If We Want to Defeat Covid, We Need to Boost Medicaid

Cutting Medicaid is unfortunate during any national crisis, but it is even more devastating during a public health crisis. Cutting Medicaid spending during a public health crisis is like turning off the furnace during a blizzard.

While the rapid development of Covid-19 vaccines has been a welcome positive step, vaccine distribution is emerging as yet another budgetary stress for states, one that could hinder effective vaccine uptake. Medicaid is partially funded by the federal government, but it is administered and predominantly financed by the states.

Unlike the federal government, most states are unable to deficit spend by law. As a consequence, short of an infusion of additional funding, many local governments will likely be forced to pay for vaccine distribution infrastructure by cutting other public services. Health care services are often one of the first line items to be cut during economic downturns; in the aftermath of both the 2001 financial slump and the Great Recession, many states restricted Medicaid eligibility, cut benefits, and reduced payment rates for safety-net physicians.

A Vital Lifeline

As physicians, we have borne witness to the devastating scope of the pandemic’s direct and indirect effects. Medicaid serves as a vital lifeline for many of our patients hailing from lower income and minority backgrounds, who have suffered disproportionately over the past nine months. In our clinics and Emergency Departments, Medicaid coverage is vital now more than ever, not only to ensure timely and affordable access to Covid-related testing, vaccination, and treatment, but also to attend to the myriad of vital health care services that have been sidelined in the midst of this crisis. Facing a second, “hidden epidemic” of delayed health care services, ranging from deferred surgeries to undetected cancers to deteriorated chronic conditions, we fear that cuts to Medicaid now would impose an unbearable additional strain on our patients’ ability to access care.

Congress has provided some additional funding to ease the burden on states, but not enough. Last March, Congress temporarily increased the share of state Medicaid costs paid for by the federal government, known as the Federal Medical Assistance Percentage, by 6.2 percent. This increase offers approximately $40 billion in supplemental federal funding per year to states as fiscal relief for rising Medicaid costs. Importantly, in order to receive these additional federal funds, states were prohibited from cutting enrollment, restricting Medicaid eligibility requirements, or increasing the amount of documentation required to receive coverage.

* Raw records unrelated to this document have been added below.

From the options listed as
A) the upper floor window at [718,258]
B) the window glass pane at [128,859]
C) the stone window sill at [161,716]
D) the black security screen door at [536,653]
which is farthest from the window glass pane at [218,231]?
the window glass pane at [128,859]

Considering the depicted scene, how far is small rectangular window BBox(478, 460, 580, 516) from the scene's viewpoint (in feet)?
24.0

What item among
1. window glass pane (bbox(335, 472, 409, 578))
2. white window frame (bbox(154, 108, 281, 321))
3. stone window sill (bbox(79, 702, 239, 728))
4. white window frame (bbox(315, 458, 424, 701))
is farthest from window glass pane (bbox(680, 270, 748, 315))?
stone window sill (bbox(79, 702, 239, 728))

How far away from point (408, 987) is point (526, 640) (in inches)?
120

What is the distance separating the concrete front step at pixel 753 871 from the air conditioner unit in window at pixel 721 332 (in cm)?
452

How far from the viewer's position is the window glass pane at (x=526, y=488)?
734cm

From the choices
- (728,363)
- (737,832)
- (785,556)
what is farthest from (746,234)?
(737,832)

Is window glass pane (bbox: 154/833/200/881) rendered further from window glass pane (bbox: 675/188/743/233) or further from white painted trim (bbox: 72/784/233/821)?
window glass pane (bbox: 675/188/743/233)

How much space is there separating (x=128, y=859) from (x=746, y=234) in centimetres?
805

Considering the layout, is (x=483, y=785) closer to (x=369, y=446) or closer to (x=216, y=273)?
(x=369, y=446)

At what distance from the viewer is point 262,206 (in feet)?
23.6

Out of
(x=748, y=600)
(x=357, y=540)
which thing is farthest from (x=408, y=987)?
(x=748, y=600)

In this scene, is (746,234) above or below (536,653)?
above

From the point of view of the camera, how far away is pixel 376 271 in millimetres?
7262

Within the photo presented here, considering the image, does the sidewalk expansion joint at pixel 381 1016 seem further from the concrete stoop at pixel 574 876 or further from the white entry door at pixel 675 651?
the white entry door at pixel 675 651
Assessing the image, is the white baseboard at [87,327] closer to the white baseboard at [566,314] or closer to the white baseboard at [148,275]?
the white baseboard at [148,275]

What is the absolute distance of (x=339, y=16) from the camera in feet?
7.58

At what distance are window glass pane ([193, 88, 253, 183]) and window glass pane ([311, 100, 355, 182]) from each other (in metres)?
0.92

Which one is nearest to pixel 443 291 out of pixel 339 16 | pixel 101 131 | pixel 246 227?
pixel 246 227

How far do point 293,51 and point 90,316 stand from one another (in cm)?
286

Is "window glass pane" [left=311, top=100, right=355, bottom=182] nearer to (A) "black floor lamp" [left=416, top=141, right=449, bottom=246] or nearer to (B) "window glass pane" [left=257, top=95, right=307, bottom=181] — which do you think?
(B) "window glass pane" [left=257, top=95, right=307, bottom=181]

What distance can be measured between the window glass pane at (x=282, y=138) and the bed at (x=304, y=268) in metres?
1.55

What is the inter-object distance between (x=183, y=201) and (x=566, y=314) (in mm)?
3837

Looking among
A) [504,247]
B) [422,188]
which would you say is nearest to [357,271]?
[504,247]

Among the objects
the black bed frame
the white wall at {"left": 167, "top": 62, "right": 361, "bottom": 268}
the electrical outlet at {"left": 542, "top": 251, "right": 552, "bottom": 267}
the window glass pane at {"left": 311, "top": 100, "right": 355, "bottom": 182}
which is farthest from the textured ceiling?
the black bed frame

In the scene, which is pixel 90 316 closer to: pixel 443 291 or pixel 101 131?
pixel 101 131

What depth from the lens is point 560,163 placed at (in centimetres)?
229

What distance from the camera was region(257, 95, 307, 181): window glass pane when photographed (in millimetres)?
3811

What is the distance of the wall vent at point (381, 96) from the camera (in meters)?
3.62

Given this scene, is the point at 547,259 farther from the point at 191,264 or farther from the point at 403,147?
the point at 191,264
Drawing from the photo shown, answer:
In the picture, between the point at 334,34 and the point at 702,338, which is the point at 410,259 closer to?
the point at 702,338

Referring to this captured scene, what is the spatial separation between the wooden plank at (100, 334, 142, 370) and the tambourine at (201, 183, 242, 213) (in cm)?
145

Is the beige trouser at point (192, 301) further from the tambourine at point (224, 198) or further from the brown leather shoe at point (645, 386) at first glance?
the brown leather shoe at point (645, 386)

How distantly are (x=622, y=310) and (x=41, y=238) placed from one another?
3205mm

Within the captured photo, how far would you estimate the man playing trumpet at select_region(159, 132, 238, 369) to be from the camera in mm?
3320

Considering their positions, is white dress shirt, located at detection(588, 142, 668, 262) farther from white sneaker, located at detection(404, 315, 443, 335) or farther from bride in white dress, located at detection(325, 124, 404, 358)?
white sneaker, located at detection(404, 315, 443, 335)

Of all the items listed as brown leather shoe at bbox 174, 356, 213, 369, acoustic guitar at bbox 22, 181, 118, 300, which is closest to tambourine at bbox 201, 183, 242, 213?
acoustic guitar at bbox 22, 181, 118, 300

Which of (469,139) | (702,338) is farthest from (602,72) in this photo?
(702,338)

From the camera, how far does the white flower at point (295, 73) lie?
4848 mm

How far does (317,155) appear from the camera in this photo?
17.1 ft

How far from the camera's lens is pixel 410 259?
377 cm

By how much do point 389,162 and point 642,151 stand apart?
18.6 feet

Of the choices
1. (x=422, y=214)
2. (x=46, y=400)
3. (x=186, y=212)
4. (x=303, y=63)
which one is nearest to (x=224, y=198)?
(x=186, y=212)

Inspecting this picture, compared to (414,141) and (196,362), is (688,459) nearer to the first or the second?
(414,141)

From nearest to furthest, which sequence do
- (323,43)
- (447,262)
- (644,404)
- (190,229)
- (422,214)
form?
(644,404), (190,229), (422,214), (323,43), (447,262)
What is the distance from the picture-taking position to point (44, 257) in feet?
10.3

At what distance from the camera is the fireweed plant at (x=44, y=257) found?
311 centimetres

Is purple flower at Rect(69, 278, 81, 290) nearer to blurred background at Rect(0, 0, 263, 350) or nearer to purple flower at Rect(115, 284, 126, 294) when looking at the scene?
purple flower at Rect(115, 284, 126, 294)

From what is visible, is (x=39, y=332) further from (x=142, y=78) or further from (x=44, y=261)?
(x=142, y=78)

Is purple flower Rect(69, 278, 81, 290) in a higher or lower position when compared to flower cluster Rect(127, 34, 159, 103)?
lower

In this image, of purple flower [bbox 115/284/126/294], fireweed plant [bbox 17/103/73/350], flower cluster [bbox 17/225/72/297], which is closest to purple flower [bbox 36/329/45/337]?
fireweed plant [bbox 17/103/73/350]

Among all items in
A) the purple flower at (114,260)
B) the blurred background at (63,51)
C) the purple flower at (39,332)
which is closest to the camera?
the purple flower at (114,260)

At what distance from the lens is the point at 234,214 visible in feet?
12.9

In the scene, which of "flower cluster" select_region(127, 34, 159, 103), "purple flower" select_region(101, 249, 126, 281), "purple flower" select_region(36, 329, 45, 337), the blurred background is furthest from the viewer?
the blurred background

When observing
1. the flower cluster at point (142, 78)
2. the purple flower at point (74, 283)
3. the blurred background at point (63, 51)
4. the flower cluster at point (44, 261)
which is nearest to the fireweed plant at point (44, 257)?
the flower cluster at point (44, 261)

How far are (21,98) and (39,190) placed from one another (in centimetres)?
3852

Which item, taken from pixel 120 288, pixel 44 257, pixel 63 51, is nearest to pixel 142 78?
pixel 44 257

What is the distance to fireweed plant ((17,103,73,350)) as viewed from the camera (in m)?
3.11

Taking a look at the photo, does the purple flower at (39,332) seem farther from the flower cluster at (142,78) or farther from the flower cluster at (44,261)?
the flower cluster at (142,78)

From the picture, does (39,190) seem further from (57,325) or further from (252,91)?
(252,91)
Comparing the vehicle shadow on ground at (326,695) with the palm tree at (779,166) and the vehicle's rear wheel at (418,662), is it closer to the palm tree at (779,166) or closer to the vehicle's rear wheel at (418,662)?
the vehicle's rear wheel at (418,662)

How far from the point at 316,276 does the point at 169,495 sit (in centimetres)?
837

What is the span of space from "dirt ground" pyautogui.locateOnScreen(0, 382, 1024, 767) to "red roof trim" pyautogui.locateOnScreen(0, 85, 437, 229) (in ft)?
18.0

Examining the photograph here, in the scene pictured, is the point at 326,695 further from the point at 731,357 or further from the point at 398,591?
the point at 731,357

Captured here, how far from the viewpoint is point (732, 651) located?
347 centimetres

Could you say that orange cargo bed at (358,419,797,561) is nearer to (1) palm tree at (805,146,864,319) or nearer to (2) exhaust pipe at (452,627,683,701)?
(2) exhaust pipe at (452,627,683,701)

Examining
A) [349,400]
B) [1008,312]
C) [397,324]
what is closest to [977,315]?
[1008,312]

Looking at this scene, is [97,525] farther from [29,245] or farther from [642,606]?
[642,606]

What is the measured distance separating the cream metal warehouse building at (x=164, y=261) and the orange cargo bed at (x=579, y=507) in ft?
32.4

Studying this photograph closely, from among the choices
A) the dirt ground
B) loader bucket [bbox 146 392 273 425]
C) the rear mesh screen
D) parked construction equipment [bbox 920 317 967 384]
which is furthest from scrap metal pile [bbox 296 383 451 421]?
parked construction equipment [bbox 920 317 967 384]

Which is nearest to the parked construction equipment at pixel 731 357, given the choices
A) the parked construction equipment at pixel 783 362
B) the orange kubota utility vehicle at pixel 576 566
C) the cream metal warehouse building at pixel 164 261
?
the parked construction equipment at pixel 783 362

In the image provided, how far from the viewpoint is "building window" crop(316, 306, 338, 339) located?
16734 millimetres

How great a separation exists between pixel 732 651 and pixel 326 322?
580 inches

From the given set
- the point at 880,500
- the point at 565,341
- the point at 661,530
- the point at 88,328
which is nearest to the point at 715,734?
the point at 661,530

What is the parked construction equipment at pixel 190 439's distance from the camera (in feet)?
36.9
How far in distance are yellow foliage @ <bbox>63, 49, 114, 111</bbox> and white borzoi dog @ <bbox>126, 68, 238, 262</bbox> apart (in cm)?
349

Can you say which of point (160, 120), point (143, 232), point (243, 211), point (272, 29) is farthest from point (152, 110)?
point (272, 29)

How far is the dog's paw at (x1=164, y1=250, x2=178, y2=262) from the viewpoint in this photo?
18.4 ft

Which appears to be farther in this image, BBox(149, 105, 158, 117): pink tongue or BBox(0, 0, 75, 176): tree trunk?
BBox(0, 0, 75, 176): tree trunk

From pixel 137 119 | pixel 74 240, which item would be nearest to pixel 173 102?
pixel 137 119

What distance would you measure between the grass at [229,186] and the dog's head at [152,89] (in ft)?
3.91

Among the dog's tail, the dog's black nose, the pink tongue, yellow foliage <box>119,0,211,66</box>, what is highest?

Despite this additional support, states continue to struggle financially, and many are going ahead with plans to curtail Medicaid benefits and rates as well as reduce the number of staff available to process eligibility paperwork for new enrollees. This will reduce the number of safety-net providers available to provide care and lead to application backlogs, reducing the number of eligible individuals who receive Medicaid benefits.

Furthermore, while the federal government has spent $12 billion over the course of 2020 to catalyze private pharmaceutical development of Covid-19 vaccines in record time, until the late December stimulus, the CDC had offered only 3 percent of that amount to help states navigate the logistical gymnastics of delivering an approved vaccine to more than 300 million Americans. The distribution process involves funding public education campaigns, hiring and training vaccine handlers, managing refrigerated supply chains, tracking patients’ time between the two required vaccine doses, and ensuring that every vaccine administration site is safe and doesn’t contribute to the further spread of Covid-19. It comes as no surprise then that most states are falling behind in their vaccination schedules already.

Complicating the situation further is a federal mandate to cover the cost of the vaccine for all beneficiaries. As a result, state Medicaid programs will be left struggling to provide the vaccine and other health services to a large influx of recently unemployed and vulnerable individuals. Although federal officials have created a Provider Relief Fund that’s supposed to cover the vaccine for those without insurance, the fund is quickly emptying and has fallen flat in covering Covid-19 costs for the uninsured over the last eight months.

Not a Bailout

The first wave of Covid-19 cases last year disproportionately affected low-income, minority Americans, and those living in poverty were more likely to require intensive care. Many of these Americans were those working on the front lines in construction, retail, food service, and public works. We now risk hampering these same individuals — those at the highest risk of contracting and suffering from the virus—from receiving a potentially life-saving vaccine.

The timeline for our nation’s economic recovery is directly tied to how efficiently states can vaccinate the population and open up local businesses. That’s why providing additional funds now to the states is not a “bailout” — it’s a critical means of accelerating the end of the pandemic. This virus does not respect state boundaries; an outbreak anywhere risks slowing down our recovery everywhere.

Last year’s surge of Covid-19 cases forced painful trade-offs within our hospital walls: closures of preventive and primary care, delays of cancer surgeries, and, in the intensive care unit, ethical dilemmas of allocating too few lifesaving measures to the many more who needed them. As we turn a corner, with the rollout of multiple vaccines, we need to boost Medicaid to make sure that all segments of society have access to them—or we all will be forced to suffer longer than necessary.